Because of the lightweight form-factor, it’s a very comfortable camera to hold, especially if you have small hands. Equipped with the kit 18-55mm II lens and a good neck strap, the camera will be a joy to bring with you on trips, walks or whatever events suit your fancy.
Because the camera is suited towards beginners, the available features on the camera reflect that. I keep comparing the D40x to the D80, which is because both cameras use extremely similar sensors and have identical performance stats.

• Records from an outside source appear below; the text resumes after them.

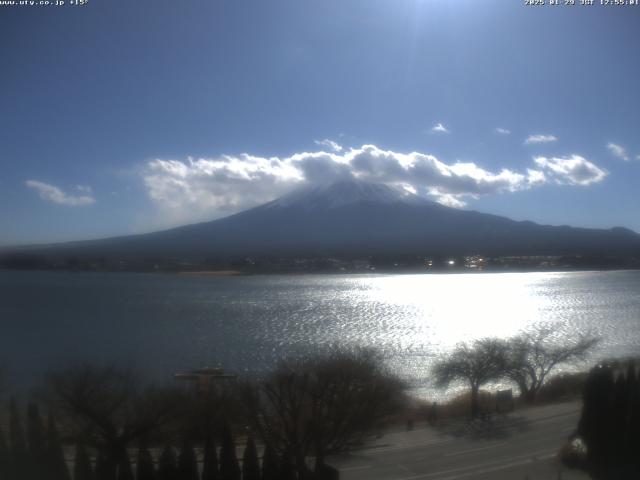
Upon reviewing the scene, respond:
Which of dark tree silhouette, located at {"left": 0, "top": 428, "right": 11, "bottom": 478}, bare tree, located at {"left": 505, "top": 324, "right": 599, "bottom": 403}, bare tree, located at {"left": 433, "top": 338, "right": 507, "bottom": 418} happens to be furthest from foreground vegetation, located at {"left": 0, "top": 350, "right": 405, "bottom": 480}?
bare tree, located at {"left": 505, "top": 324, "right": 599, "bottom": 403}

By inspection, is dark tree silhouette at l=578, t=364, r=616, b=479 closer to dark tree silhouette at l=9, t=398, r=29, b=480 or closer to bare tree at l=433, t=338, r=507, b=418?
bare tree at l=433, t=338, r=507, b=418

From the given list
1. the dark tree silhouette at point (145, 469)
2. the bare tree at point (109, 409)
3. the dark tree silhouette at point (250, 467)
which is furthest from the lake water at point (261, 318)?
the dark tree silhouette at point (250, 467)

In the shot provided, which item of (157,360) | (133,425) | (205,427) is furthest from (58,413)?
(157,360)

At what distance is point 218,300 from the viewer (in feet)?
48.1

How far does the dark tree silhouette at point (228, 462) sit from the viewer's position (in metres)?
3.07

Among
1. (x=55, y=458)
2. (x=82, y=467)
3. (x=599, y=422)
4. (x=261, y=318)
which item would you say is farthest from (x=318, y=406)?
(x=261, y=318)

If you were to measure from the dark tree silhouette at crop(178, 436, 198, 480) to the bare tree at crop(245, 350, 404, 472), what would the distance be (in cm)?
54

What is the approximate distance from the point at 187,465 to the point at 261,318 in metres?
7.88

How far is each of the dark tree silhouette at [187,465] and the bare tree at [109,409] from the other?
13.3 inches

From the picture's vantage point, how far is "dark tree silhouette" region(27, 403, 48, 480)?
115 inches

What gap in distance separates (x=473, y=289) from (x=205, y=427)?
1596 centimetres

So when making a decision to get a camera in this price range, it’s between the D80 and D40x, if there are not other makes in the mix.
What’s the D40x lack, when compared to the D80? First and foremost, the D40x only has 3 focus areas, which was one of the biggest burdens on me, since I am used to seeing 11 with my D80. Eleven focus-areas will be appreciated by advanced-beginners and upwards, but as I mentioned before, new D-SLR users might not even know the difference and in effect, not care. It’s hard to use the D40x as a downgrade, though.

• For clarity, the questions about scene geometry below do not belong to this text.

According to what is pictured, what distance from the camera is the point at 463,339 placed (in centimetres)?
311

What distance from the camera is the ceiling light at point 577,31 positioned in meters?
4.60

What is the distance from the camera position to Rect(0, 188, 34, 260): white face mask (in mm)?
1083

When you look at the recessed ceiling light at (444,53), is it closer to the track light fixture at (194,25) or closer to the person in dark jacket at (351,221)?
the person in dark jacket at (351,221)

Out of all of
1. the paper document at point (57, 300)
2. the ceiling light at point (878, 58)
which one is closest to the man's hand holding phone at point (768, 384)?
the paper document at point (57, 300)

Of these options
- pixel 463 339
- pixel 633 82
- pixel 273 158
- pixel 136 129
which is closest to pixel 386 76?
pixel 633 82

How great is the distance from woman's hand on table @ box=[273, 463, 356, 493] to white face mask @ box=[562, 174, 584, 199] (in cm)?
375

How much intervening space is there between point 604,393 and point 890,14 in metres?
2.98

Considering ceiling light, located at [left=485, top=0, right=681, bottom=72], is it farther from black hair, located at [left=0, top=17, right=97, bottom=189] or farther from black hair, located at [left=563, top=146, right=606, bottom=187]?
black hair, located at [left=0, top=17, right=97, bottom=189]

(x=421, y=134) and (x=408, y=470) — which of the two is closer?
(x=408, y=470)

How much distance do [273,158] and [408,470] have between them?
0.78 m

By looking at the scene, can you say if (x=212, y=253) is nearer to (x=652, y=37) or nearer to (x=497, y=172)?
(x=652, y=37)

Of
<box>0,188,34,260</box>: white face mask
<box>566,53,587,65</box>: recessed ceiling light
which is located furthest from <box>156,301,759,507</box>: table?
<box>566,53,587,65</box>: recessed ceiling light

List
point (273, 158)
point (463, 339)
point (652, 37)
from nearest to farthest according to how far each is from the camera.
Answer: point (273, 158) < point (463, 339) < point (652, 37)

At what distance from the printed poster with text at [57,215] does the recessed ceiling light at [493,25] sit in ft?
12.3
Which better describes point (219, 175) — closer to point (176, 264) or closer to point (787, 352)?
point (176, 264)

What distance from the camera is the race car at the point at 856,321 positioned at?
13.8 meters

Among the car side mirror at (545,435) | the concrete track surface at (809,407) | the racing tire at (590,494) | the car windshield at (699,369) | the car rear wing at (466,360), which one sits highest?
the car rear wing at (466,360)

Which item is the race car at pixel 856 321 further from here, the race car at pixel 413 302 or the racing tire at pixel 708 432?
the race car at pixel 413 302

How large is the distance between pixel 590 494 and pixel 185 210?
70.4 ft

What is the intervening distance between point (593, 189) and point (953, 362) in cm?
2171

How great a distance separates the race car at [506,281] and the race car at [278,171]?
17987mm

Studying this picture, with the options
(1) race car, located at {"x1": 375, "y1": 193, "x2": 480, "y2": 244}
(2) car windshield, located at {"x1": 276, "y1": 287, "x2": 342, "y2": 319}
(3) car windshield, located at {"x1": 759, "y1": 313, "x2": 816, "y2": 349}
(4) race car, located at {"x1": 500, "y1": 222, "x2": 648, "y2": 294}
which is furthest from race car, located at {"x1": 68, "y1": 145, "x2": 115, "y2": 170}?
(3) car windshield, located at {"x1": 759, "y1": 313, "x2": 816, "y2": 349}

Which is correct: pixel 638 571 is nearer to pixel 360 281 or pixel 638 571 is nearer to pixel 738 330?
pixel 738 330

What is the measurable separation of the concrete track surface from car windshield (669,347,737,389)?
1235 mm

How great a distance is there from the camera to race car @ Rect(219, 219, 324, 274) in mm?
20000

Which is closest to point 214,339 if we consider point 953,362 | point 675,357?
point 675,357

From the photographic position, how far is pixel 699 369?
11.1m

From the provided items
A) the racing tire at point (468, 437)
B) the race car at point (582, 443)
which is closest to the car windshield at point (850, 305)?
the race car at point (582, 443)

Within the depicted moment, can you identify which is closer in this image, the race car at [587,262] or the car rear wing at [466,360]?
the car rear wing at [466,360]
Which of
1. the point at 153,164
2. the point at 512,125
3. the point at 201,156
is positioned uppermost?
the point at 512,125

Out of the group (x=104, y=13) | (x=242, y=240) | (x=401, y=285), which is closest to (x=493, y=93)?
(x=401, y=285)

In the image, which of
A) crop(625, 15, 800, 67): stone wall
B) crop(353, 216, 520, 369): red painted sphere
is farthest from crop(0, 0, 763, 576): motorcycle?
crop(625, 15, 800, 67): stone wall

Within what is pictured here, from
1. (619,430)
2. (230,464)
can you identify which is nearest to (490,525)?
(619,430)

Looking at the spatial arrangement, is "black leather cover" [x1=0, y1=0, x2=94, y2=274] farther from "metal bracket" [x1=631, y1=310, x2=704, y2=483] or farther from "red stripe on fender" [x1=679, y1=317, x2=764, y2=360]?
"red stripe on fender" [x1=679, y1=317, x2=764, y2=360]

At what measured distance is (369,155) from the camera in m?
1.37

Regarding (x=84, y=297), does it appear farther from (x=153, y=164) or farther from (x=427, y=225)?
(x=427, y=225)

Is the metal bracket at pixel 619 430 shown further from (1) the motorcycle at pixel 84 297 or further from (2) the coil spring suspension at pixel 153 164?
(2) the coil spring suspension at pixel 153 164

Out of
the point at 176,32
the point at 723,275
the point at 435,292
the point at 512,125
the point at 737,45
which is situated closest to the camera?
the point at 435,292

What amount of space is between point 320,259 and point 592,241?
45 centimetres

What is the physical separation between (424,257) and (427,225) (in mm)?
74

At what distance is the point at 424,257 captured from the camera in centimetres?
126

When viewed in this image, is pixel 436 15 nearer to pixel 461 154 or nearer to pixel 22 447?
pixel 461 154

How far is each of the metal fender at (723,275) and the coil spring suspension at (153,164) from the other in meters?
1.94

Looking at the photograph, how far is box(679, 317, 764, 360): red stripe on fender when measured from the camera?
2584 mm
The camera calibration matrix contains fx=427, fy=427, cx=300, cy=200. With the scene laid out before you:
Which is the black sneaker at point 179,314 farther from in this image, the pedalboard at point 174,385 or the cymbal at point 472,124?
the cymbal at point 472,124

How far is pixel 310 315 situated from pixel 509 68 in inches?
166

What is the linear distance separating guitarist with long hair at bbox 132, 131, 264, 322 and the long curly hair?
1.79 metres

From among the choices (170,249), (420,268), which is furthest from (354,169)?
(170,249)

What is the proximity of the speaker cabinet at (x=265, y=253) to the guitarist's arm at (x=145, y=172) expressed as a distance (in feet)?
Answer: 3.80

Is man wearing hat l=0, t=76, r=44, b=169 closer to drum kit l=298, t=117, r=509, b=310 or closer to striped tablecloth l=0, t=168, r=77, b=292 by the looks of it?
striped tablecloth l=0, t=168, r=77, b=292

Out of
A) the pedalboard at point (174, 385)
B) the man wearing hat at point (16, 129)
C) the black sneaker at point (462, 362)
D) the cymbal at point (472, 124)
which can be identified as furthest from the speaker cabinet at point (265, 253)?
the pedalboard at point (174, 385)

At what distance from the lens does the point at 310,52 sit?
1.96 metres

The D80 also offers a top screen on the camera which reflects all current information. Because the D40x has a small body, that had to be removed and all relevant info shifted to the LCD screen. This is fine given the reason for the move, but I found it to be a very clunky method of doing things. Changing the aperture for example, the f-stop on the screen would actually lag before making the change. It also takes a little while going through the on-screen-display to learn where everything is. It took me a full two minutes before I figured out how to change the camera to continuous-shooting mode for example.
It boils down to this. The D40x accomplishes a lot, offers a wide-range of features and has great image quality. However, it lacks many of the pro options available on the D80, but in turn, many newer shooters may not deal with half of those. The camera also has a smaller frame, so it’s important to go give the camera a test-run at a photo shop prior to ordering one, just to make sure you know it will be comfortable to you. The D40x body retails for around $650, without lens.
The D80 offers all the features available on the D40x, except for the on-screen-display that displays all relevant shooting info. Instead, all of that information is found atop the camera on the screen, which is backlit capable. The D80 also has a larger frame, which I personally find to be far more comfortable. Depending on your hand size and/or strength, you might find one more comfortable than the other. Most importantly though, the D80 offers 11 focus-areas, while the D40x offers 3. The D80 retails for $875, without lens.
One factor I didn’t mention was that the D40x is fully compatible with Nikon’s usual D-SLR accessories, such as the ML-L3 wireless remote, used for shutter release without having to touch the camera. It’s one of the best $15 accessories you can buy for the camera, especially if you are looking to shoot portraits. For whatever reason, I found the D40x to be FAR more responsive to the remote than the D80 is.
If you are looking to get set up with a solid D-SLR setup, you can do so for just under $1,000. You can pick up the D40x body alongside the 18-55mm II lens + SB-600 speedlight for $930, before taxes. If you don’t require a speedlight (eg: never shoot indoors or in dark areas) then that will save you $180. Or for budget shoppers, you can purchase the SB-400 for $100, but lack the swivel feature of the SB-600.
When it comes to D-SLR, the options are endless, and you can easily spend hours figuring out what to purchase that fits within your budget. As it stands though, I highly recommend the D40x, as it offers many features and great image quality. Personally, I still enjoy the D80 more, for the reasons above. But if you find you are in a bind when choosing one, I highly recommend hitting up a local photography shop and giving each a small test. When you hand over ~$1,000, you want to make sure you will be happy with your purchase.